A poorly drafted power of attorney may not allow you to do the things necessary to become eligible for Medicaid benefits. Specificity is the key to the power of attorney drafting; the more specific the better. The age of the document is also a factor. Older documents are more likely to be rejected than newer ones. The document needs to clearly describe what the attorney-in-fact can do. (The attorney-in-fact is the person who steps into the shoes of the incapacitated person.)
A broad language that states the attorney-in-fact can do anything that the person could have done if competent is not good enough. In most of our cases, we find that the power of attorney document is usually defective in some critical way that requires the document to be updated. Too often we see limiting language or the absence of language regarding the powers granted to the attorney-in-fact.
Make sure your documents are current and are competently drafted. Review your documents with an experienced elder law attorney before the loss of capacity ties your hands.

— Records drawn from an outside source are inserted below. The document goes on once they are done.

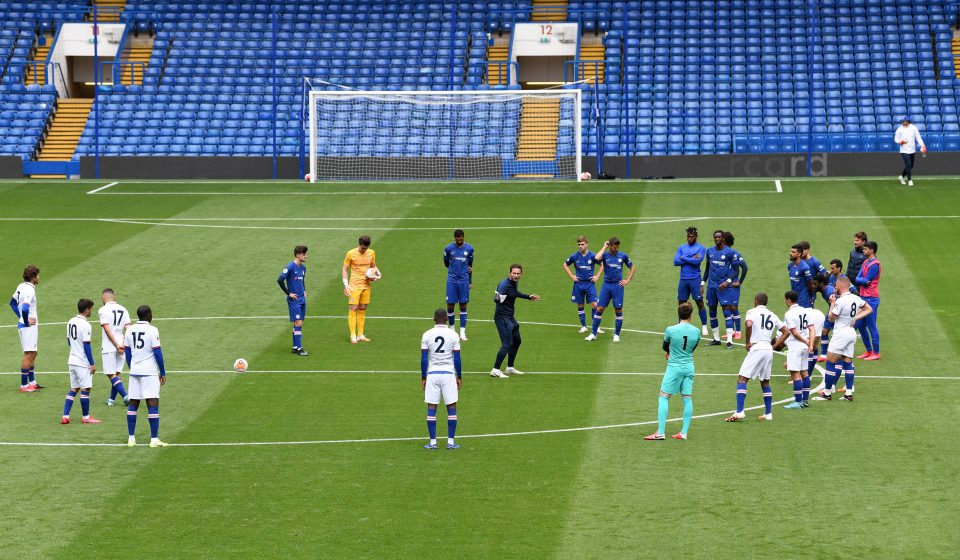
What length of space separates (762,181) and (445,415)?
83.0ft

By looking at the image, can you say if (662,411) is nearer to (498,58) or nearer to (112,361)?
(112,361)

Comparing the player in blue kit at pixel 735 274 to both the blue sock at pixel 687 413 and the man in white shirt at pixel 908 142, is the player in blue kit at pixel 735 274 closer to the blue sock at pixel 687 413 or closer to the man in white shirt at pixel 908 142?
the blue sock at pixel 687 413

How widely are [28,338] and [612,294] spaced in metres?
10.2

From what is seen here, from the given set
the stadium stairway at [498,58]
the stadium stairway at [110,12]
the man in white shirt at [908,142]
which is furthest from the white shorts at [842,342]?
the stadium stairway at [110,12]

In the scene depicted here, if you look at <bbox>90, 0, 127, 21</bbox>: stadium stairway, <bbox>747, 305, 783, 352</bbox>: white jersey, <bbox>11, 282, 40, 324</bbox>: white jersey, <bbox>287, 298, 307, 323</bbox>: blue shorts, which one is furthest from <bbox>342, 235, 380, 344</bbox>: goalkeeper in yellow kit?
<bbox>90, 0, 127, 21</bbox>: stadium stairway

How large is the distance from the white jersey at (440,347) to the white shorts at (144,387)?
140 inches

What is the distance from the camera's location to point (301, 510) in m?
16.5

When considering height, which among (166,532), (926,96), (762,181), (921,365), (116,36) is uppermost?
(116,36)

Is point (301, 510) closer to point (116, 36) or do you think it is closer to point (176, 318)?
point (176, 318)

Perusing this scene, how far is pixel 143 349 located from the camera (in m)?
18.8

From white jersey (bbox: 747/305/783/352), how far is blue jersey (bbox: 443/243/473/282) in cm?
720

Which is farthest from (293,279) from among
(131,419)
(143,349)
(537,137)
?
(537,137)

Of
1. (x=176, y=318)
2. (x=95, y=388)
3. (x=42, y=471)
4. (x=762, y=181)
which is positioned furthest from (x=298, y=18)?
(x=42, y=471)

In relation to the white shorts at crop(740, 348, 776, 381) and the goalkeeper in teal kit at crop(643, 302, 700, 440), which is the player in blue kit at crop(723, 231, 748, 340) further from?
the goalkeeper in teal kit at crop(643, 302, 700, 440)
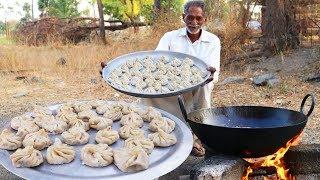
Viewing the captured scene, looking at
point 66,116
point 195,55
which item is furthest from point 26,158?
point 195,55

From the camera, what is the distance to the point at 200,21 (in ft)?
14.3

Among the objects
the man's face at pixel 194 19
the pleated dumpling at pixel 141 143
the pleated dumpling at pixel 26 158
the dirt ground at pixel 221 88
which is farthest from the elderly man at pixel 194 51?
the dirt ground at pixel 221 88

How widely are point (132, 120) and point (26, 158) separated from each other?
0.89m

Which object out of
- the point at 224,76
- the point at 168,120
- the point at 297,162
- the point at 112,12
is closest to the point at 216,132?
the point at 168,120

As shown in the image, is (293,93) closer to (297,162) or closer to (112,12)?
(297,162)

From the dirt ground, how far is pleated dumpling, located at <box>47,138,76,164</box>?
4.38m

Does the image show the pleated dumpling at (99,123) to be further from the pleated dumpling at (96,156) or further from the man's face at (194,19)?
the man's face at (194,19)

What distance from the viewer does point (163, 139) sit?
8.93 ft

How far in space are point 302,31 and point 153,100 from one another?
6380 mm

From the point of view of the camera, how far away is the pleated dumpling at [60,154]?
2436 millimetres

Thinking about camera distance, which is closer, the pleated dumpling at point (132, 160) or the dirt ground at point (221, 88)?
the pleated dumpling at point (132, 160)

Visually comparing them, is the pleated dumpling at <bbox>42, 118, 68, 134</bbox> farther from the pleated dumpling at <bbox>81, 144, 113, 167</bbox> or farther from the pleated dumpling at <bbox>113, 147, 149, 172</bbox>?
the pleated dumpling at <bbox>113, 147, 149, 172</bbox>

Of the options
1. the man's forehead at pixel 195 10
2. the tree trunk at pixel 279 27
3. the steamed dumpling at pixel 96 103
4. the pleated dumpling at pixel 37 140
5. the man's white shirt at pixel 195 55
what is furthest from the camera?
the tree trunk at pixel 279 27

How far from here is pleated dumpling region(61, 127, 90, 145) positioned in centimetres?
272
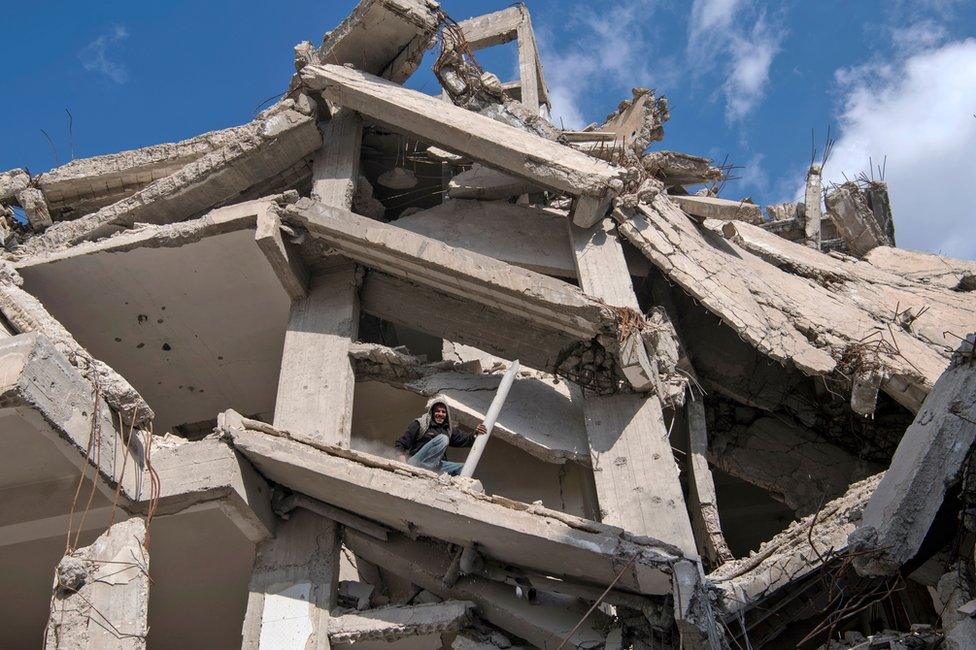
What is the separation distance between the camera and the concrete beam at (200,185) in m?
10.6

Remember, after capacity is gone, so is the opportunity to get or fix a power of attorney.
We hope that by the time you reach this part of the article you have a better understanding of Medicaid and how it works to pay for the costs of a nursing home. You should know how Medicaid eligibility is determined, what is counted and what is not and lastly, you should have some insight into what can be done to become eligible for benefits.
Medicaid is a complex and convoluted system that is ever-changing and even though the Medicaid program seems to have strict financial requirements, the reader should now realize that there are options that can enable a family to qualify for benefits. Qualification preserves a large part, if not all, of the assets for the remaining family members as well as the person in the nursing home.
Planning to protect assets and obtain benefits for long term care takes careful consideration of the entire financial and legal picture of the applicant and spouse. The law of Medicaid continues to evolve. The most recent changes to Medicaid in DRA 2005 put seniors and their families even more at risk of financial catastrophe.
The changes to the transfer rules and the start date for disqualification penalties have the potential to disqualify every applicant from receiving Medicaid benefits. We have already seen some nursing homes reject the placement of potential residents simply because they reported making gifts in the last five years. At no time in the history of Medicaid is it more important to have competent guidance through this ever-changing area of the law.
Failure to plan will result in requiring that the assets be spent on nursing home bills until the asset eligibility levels are eventually reached. With proper planning, the spouse can keep the necessary funds to maintain a quality lifestyle and have assets left to ensure proper care for the person in the nursing home and maintain the potential inheritance for the family.
We realize that all of this can be overwhelming, rather undaunting and that everyone wants to make the right decisions to solve their realized and unrealized problems. It is our mission to walk you through this maze, with unmatched integrity and compassion, one step at a time, at your pace, and to protect and preserve as much of your hard-earned life savings as possible, to improve the quality of life of anyone receiving long-term care. We consider it an honor and a privilege to serve you.